Il ministro ributta la palla nel campo politico, dicendo che “devono essere politiche responsabili e solidali degli Stati a offrire la via d’uscita al loro dramma”. Un modo per dire che sta alla politica trovare le soluzioni a una situazione insostenibile dal punto di vista umanitario. Ma se gli si ricordano le accuse rivolte al suo governo, in special modo per il nuovo e stringente codice di condotta per le ong impegnate nei salvataggi in mare, lui risponde: “Per occuparci concretamente della disperazione delle persone, e non a chiacchiere, così anche da evitare simili naufragi, ci siamo mossi sin dal nostro insediamento intensificando i corridoi umanitari con numeri (617 persone) che mai si erano registrati in un così breve lasso di tempo. In soli due mesi abbiamo anche approvato il decreto flussi che consentirà l’ingresso regolare di 83mila persone“. Gli sbarchi, però, sono più che raddoppiati rispetto allo stesso periodo del 2022 e addirittura triplicati rispetto al 2021. A questi numeri, e all’accusa di inutilità del codice di condotta, Piantedosi risponde che “nessuno ha mai pensato né affermato che l’applicazione di un quadro durevole di regole sui comportamenti in mare di navi private esaurisca la portata delle iniziative per mettere sotto controllo i flussi nel Mediterraneo. Il codice serve eccome perché, proprio in un quadro di numeri crescenti, la percentuale degli sbarchi sulle nostre coste determinati da assetti navali di ong si è sensibilmente abbassata. Non c’è alcun legame tra le nuove regole e il possibile aumento di morti in mare.
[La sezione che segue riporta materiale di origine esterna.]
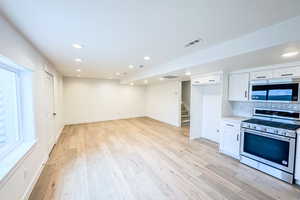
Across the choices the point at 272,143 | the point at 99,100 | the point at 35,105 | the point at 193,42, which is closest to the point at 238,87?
the point at 272,143

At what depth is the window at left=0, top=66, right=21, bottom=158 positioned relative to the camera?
76.9 inches

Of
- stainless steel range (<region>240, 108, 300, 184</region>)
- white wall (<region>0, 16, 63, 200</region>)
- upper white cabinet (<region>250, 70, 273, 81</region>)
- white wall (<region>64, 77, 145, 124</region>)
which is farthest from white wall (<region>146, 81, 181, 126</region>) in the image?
white wall (<region>0, 16, 63, 200</region>)

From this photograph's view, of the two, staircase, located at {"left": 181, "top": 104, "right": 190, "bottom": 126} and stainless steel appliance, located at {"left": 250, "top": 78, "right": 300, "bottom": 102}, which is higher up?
stainless steel appliance, located at {"left": 250, "top": 78, "right": 300, "bottom": 102}

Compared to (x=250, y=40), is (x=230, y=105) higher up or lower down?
lower down

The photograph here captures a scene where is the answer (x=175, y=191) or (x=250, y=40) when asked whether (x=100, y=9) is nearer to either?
(x=250, y=40)

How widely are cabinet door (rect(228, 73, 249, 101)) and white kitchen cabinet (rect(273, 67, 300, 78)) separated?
21.1 inches

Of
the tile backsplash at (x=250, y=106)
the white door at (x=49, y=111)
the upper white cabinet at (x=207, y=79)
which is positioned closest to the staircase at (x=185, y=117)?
the upper white cabinet at (x=207, y=79)

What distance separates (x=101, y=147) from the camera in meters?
3.82

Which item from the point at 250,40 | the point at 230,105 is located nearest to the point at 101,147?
the point at 230,105

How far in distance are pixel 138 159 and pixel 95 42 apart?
269cm

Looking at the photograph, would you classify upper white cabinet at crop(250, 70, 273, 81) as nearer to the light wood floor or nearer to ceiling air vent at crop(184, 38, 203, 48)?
ceiling air vent at crop(184, 38, 203, 48)

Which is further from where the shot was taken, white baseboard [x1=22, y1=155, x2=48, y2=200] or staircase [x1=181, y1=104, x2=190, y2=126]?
staircase [x1=181, y1=104, x2=190, y2=126]

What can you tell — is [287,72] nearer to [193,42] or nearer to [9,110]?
[193,42]

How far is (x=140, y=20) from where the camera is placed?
1651mm
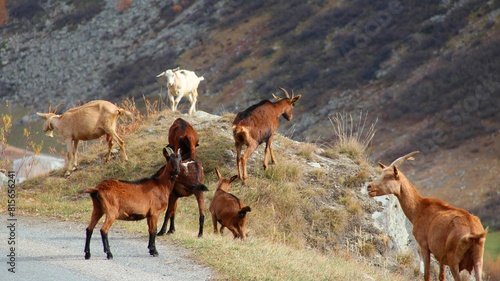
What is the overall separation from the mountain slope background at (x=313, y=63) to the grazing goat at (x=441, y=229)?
78.9ft

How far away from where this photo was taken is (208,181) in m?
16.6

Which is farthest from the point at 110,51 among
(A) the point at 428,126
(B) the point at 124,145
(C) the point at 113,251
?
(C) the point at 113,251

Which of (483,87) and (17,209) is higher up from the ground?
(17,209)

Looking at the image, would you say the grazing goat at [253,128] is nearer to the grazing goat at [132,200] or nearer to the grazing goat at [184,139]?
the grazing goat at [184,139]

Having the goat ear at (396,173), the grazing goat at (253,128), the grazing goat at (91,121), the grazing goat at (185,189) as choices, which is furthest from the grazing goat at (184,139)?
the goat ear at (396,173)

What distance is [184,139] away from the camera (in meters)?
14.6

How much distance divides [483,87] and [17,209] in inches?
1505

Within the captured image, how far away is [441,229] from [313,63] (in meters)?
47.0

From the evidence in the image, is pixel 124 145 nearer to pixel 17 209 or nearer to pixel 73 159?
pixel 73 159

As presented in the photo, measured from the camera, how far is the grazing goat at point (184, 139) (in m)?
14.6

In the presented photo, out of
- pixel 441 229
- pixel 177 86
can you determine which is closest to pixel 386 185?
pixel 441 229

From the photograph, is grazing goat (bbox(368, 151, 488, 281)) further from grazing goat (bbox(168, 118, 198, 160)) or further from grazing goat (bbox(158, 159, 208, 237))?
grazing goat (bbox(168, 118, 198, 160))

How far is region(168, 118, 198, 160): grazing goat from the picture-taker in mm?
14594

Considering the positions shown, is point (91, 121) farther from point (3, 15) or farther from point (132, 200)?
point (3, 15)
Nella rotta presidiata dalle ong non si è verificato alcun evento che non sia stato adeguatamente fronteggiato da Capitaneria e Guardia di finanza”. E il naufragio di Cutro? “Chi mette questa tragedia in connessione con le nuove regole dice il falso, per ignoranza o malafede“.
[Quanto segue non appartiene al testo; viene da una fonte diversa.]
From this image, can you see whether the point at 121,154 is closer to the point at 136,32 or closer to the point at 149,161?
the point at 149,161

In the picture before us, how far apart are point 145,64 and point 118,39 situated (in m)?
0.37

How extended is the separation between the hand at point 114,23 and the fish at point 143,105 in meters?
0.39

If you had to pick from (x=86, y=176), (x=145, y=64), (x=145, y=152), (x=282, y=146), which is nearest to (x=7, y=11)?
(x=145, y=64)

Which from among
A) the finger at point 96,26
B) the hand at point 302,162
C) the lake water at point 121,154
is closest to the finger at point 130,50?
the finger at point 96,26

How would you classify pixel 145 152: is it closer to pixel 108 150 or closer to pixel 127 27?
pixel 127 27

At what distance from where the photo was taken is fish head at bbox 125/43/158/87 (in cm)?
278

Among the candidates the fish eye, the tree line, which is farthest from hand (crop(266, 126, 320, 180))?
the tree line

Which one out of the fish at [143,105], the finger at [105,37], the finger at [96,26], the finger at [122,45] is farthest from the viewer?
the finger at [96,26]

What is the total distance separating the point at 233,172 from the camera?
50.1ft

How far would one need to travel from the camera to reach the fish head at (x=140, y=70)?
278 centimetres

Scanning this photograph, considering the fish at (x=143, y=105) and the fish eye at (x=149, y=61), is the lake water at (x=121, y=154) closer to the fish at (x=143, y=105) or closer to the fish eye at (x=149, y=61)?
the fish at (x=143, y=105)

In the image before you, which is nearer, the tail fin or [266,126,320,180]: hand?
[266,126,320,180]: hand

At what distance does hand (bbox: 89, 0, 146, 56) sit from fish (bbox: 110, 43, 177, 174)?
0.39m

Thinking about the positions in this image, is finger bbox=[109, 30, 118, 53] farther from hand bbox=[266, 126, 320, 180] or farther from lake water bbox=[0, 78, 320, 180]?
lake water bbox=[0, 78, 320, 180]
Le domande sul corretto svolgimento delle operazioni di segnalazione e salvataggio dell’imbarcazione, però, rimangono. Ma su questo punto il ministro attacca: “Non c’è stato alcun ritardo. Ho presieduto la riunione a Crotone e so che sono stati fatti tutti gli sforzi possibili in condizioni del mare assolutamente proibitive. Per questo voglio ringraziare il personale che, mettendo a rischio la propria vita, interviene quotidianamente per salvare i migranti in difficoltà su barchini alla deriva e che navigano in condizioni di grave pericolo. È estremamente offensivo anche solo adombrare che abbiano derogato agli obblighi e alla innata vocazione”.
Adesso la discussione deve di nuovo tornare a livello europeo, per trovare una soluzione condivisa su un tema, quello del diritto d’asilo e della condivisione delle responsabilità a livello europeo, finito da anni in sabbie mobili che hanno congelato qualsiasi tipo di riforma degli accordi di Dublino. “Esiste sempre di più la consapevolezza che la cooperazione internazionale deve essere di comune interesse di tutti i Paesi membri e non solo di quelli di primo ingresso – conclude Piantedosi – Anche grazie alle pressioni che stiamo facendo si può intravedere un primo segnale di cambiamento di linguaggio e prospettiva. Il giudizio definitivo lo daranno i fatti, ma io mi auguro possano essere tangibili al più presto”.